_Data for this task:_
_ _ _

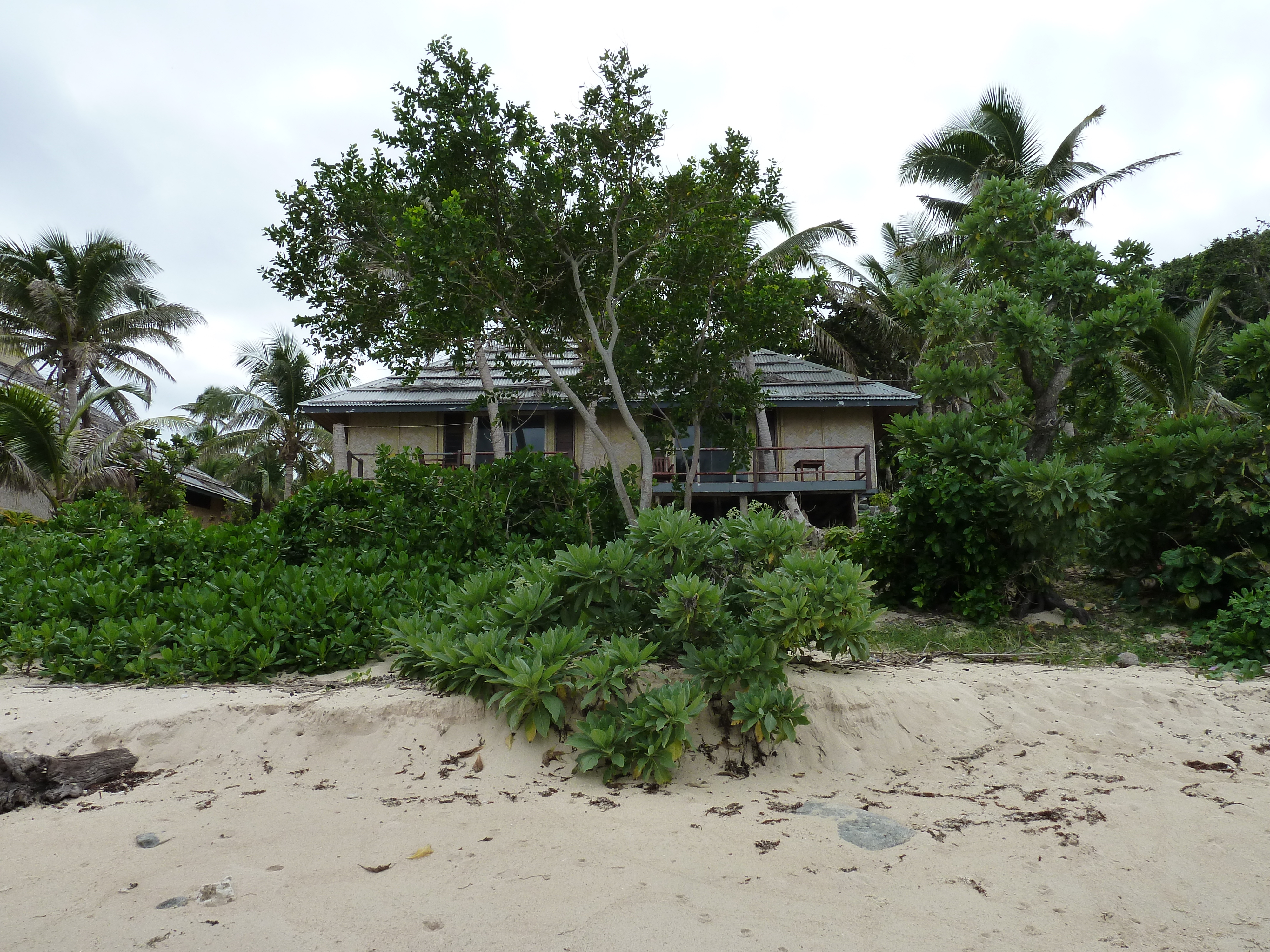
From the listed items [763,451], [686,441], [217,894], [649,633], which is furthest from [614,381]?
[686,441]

_ _ _

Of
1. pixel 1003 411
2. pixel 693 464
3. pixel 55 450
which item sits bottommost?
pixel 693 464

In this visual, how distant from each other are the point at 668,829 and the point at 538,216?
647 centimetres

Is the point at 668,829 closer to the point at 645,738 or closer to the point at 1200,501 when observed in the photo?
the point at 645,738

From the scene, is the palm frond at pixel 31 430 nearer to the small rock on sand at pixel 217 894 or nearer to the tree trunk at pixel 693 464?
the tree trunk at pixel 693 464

_ _ _

_What to work on:_ Select every line above that contains the word "point" and reproduce each such line verbatim.

_Written solution:_
In this visual, how distant from each other are the point at 668,829 and the point at 538,216?
Is the point at 668,829 closer to the point at 645,738 or closer to the point at 1200,501 when observed in the photo?
the point at 645,738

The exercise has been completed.